TASK -> Pull every line from the records that has the word "interacting" in it.

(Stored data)
----

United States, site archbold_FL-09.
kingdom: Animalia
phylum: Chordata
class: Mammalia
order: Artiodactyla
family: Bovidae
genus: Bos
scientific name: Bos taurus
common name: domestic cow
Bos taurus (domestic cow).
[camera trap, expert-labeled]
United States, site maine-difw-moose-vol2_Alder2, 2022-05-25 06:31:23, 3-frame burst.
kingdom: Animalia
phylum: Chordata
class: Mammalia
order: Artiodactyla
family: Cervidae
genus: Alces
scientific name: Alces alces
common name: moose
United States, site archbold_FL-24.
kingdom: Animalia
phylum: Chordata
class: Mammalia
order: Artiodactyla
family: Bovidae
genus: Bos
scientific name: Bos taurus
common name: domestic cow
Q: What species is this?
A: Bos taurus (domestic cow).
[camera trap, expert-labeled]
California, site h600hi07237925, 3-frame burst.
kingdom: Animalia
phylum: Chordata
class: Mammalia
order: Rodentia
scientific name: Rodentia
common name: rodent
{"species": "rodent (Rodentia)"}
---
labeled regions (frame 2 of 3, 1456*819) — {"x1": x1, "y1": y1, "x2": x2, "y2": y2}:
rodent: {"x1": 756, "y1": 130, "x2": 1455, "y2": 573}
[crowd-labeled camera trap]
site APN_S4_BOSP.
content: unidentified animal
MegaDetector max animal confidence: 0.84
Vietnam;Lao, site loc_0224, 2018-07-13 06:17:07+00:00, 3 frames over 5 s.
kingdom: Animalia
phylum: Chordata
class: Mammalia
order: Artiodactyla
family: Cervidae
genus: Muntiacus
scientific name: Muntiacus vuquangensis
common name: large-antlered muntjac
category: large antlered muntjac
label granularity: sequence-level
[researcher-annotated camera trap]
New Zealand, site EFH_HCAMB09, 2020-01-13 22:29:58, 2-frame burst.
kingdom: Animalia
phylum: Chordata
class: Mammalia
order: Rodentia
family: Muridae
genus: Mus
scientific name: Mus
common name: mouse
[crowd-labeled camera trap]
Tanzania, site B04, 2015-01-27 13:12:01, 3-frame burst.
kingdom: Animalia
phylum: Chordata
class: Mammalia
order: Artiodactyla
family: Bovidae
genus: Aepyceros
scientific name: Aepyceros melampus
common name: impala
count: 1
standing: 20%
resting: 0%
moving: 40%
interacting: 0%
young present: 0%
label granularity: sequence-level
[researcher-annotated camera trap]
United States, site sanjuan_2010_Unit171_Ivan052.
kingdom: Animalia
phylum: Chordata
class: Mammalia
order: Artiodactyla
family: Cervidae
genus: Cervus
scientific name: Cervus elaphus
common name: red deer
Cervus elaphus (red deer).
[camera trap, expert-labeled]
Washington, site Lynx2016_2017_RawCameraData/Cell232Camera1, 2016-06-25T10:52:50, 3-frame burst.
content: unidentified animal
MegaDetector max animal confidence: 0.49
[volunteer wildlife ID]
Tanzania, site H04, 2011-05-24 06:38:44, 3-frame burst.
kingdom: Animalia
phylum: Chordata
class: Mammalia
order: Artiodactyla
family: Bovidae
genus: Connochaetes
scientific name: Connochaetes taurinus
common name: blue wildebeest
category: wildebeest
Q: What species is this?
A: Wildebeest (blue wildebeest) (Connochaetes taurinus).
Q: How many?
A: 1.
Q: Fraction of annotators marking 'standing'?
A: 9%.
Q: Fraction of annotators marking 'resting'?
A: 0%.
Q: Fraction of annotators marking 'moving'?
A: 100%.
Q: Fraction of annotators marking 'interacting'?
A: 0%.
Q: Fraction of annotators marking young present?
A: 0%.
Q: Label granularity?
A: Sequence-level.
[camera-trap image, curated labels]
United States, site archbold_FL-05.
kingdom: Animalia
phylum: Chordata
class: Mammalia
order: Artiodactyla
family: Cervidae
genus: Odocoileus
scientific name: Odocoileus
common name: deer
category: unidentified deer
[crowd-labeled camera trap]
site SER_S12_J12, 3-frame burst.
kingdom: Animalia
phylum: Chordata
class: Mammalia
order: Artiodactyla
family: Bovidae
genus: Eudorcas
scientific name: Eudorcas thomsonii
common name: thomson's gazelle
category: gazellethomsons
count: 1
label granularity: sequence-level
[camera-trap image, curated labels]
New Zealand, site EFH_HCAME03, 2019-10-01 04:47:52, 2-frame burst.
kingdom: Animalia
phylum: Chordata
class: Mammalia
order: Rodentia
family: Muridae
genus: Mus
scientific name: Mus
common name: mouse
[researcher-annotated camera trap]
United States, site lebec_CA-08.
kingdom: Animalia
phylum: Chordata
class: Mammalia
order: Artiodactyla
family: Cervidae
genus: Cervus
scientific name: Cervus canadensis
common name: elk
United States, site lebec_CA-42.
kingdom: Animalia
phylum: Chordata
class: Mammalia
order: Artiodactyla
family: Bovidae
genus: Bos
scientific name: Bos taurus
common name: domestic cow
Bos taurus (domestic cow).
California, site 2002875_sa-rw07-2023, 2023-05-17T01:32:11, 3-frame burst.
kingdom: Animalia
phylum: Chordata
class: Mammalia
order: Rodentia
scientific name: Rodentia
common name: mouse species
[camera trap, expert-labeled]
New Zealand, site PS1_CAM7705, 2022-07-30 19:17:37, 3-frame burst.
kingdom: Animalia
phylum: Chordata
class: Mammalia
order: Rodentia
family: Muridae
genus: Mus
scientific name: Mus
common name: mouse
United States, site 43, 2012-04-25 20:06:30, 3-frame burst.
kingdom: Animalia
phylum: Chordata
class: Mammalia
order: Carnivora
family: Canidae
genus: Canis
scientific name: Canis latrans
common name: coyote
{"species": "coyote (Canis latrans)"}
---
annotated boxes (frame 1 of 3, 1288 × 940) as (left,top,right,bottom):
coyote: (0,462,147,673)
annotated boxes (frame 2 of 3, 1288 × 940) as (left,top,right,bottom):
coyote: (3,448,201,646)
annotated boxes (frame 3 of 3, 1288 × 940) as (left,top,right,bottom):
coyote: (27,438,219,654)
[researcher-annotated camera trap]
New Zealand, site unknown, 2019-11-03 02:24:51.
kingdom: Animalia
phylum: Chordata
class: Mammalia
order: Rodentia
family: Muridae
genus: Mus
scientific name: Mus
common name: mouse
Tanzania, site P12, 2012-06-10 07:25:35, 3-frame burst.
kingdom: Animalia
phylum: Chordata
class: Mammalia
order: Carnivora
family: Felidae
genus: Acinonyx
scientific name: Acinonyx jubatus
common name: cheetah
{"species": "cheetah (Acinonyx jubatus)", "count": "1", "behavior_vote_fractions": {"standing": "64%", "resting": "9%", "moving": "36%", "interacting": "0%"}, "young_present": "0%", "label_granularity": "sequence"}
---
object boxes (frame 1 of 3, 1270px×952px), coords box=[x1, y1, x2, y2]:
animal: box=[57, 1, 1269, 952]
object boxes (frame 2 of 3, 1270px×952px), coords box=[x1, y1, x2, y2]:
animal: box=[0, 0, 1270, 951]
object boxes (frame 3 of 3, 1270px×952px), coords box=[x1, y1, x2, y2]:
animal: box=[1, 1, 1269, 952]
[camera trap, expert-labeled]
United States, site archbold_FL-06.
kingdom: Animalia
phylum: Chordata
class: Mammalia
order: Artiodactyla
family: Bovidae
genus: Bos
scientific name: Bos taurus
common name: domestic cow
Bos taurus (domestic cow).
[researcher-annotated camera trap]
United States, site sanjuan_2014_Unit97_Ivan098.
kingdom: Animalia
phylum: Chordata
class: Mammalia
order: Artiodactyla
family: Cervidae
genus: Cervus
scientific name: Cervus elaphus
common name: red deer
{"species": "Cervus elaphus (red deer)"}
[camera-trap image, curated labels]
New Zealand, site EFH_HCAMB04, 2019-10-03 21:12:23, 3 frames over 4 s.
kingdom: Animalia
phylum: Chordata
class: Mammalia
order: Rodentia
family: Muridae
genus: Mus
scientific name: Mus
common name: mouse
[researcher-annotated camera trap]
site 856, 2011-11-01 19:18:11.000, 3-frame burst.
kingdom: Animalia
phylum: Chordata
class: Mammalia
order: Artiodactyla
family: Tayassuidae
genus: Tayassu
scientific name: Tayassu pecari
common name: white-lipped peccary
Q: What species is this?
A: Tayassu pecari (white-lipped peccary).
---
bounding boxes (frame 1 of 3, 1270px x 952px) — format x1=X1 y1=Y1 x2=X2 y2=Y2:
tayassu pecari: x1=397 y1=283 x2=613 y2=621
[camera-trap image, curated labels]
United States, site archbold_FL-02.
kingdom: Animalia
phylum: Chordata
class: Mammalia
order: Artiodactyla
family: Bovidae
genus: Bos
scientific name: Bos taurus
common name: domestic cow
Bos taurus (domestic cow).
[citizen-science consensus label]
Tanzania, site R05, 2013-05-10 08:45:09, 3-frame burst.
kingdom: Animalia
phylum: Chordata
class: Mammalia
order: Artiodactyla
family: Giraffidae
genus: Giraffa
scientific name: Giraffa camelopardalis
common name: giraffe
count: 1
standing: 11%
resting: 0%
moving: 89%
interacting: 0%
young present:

----

EXERCISE SOLUTION ->
interacting: 0%
Q: Fraction of annotators marking 'interacting'?
{"species": "cheetah (Acinonyx jubatus)", "count": "1", "behavior_vote_fractions": {"standing": "64%", "resting": "9%", "moving": "36%", "interacting": "0%"}, "young_present": "0%", "label_granularity": "sequence"}
interacting: 0%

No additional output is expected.